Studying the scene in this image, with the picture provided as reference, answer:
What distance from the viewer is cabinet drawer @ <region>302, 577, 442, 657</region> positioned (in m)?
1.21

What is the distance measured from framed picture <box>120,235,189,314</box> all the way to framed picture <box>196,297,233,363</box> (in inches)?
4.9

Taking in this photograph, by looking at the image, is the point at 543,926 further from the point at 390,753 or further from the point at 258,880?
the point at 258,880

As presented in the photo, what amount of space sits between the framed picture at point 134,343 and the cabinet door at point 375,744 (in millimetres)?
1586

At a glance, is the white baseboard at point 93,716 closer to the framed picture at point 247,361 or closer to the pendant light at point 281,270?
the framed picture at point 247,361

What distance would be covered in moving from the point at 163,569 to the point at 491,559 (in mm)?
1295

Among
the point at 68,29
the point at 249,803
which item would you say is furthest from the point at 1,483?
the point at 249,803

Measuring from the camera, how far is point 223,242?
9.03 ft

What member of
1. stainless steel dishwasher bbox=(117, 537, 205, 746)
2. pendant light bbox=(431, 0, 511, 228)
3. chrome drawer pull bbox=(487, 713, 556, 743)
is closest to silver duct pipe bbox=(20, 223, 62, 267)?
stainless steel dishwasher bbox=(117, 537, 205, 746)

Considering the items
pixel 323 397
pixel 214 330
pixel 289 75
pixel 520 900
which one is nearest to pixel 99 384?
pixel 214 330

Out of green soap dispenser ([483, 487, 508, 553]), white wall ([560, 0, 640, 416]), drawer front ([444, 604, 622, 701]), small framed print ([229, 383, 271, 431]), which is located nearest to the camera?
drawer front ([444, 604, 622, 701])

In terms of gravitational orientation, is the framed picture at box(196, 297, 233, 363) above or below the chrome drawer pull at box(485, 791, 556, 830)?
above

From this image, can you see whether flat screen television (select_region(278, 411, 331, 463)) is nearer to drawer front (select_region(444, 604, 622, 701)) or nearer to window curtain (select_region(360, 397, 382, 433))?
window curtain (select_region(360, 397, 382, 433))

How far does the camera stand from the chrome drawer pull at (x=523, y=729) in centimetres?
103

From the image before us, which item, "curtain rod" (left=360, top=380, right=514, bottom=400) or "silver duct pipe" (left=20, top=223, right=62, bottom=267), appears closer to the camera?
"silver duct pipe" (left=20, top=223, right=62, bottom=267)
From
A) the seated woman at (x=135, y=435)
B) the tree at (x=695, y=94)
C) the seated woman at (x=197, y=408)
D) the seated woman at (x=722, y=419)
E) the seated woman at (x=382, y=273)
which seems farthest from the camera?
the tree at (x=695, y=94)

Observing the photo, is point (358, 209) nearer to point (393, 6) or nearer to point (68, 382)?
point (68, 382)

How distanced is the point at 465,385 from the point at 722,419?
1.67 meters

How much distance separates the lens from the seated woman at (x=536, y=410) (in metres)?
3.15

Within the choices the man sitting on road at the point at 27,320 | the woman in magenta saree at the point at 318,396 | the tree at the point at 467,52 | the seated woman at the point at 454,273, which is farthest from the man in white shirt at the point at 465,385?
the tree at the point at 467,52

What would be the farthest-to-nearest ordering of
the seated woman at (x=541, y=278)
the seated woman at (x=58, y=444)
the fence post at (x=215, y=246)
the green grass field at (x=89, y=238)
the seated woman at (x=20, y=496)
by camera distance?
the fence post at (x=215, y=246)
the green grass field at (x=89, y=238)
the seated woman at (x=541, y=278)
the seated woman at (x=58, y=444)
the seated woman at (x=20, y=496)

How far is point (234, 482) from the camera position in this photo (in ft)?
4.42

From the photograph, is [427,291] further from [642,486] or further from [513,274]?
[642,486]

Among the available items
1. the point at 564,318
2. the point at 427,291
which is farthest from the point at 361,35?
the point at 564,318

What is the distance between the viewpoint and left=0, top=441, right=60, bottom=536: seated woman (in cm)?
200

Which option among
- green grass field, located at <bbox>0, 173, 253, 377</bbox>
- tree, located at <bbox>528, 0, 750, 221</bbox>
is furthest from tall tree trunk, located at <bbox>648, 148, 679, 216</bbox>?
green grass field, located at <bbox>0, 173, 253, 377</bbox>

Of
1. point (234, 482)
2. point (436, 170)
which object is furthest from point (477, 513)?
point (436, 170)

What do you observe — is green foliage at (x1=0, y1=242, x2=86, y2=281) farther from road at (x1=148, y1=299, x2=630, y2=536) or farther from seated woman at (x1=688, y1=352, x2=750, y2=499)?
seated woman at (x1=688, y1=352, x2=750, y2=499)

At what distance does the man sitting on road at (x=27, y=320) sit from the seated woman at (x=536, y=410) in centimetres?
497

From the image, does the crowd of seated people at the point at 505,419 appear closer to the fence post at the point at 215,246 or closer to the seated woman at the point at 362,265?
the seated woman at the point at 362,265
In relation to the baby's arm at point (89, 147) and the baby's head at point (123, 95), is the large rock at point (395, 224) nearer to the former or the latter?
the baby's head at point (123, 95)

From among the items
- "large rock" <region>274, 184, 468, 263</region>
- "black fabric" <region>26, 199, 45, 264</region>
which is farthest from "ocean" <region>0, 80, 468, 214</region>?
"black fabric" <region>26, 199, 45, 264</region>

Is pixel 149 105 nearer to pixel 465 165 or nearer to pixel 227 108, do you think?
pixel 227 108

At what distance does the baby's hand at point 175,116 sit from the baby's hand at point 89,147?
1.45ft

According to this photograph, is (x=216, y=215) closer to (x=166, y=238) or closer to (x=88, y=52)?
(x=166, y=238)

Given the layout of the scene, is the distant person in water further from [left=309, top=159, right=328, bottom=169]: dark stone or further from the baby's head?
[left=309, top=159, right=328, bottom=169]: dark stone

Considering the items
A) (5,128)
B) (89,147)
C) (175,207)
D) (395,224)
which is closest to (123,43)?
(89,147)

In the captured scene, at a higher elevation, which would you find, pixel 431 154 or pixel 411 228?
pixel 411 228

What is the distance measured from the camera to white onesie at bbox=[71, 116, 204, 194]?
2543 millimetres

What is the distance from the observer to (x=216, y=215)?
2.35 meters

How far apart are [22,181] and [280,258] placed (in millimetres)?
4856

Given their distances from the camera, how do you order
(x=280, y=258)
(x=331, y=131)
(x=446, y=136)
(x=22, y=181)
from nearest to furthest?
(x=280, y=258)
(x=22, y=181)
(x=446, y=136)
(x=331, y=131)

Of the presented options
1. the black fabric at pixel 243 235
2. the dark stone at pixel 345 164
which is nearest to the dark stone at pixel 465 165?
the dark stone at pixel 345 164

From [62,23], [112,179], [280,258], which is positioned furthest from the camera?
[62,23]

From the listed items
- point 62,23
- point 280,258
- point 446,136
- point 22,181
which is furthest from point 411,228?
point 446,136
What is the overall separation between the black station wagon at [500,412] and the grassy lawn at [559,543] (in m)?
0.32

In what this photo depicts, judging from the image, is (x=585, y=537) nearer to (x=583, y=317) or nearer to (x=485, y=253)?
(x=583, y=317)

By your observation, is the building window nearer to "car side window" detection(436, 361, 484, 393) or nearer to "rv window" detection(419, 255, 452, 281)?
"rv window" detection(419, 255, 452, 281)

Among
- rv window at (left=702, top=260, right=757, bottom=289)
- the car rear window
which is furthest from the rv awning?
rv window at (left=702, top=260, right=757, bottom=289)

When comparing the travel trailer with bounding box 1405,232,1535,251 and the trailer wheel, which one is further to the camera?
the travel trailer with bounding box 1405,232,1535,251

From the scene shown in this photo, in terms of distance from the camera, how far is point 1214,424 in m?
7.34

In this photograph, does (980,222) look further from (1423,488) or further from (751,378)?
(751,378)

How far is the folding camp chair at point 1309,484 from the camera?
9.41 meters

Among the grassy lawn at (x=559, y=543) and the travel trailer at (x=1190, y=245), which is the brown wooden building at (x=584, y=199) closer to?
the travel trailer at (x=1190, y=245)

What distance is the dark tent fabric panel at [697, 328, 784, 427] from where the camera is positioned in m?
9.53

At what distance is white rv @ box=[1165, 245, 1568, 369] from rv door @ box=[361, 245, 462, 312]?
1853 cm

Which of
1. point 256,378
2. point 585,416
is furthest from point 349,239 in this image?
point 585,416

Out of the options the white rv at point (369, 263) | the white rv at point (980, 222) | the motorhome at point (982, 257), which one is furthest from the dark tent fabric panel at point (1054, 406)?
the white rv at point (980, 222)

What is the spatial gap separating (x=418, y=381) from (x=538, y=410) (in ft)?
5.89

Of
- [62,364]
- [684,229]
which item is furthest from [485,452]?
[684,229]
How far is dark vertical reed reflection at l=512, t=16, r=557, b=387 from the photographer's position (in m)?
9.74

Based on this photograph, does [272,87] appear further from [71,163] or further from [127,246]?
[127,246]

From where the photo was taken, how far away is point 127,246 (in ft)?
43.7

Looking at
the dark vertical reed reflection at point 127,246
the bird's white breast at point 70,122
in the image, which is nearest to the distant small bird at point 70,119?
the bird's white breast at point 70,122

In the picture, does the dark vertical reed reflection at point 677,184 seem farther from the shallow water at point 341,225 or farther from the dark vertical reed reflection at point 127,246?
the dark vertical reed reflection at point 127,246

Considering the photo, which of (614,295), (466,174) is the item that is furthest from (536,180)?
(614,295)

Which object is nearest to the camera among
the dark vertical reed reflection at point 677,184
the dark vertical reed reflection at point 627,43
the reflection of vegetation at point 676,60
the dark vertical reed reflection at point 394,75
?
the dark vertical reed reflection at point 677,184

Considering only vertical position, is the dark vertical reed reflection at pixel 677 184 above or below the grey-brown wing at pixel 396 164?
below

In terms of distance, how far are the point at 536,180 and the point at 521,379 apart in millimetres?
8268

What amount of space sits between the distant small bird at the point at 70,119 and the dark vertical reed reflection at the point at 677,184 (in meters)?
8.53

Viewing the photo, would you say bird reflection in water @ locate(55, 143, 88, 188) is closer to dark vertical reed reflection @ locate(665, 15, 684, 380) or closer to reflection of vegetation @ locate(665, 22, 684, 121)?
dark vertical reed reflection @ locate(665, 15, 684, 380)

^^^^^^^^^^^^^^^^

Exercise requirements —
Pull out every line from the one with "In terms of distance, how" to the end of the listing, and output only those.

Complete response —
In terms of distance, how far are the point at 536,180 and the point at 521,379 apart in millimetres?
8268

What amount of space sits between the distant small bird at the point at 70,119 and the dark vertical reed reflection at the point at 677,184 (in meters)?
8.53

Viewing the photo, would you say bird reflection in water @ locate(55, 143, 88, 188) is closer to dark vertical reed reflection @ locate(665, 15, 684, 380) or closer to reflection of vegetation @ locate(665, 22, 684, 121)?
dark vertical reed reflection @ locate(665, 15, 684, 380)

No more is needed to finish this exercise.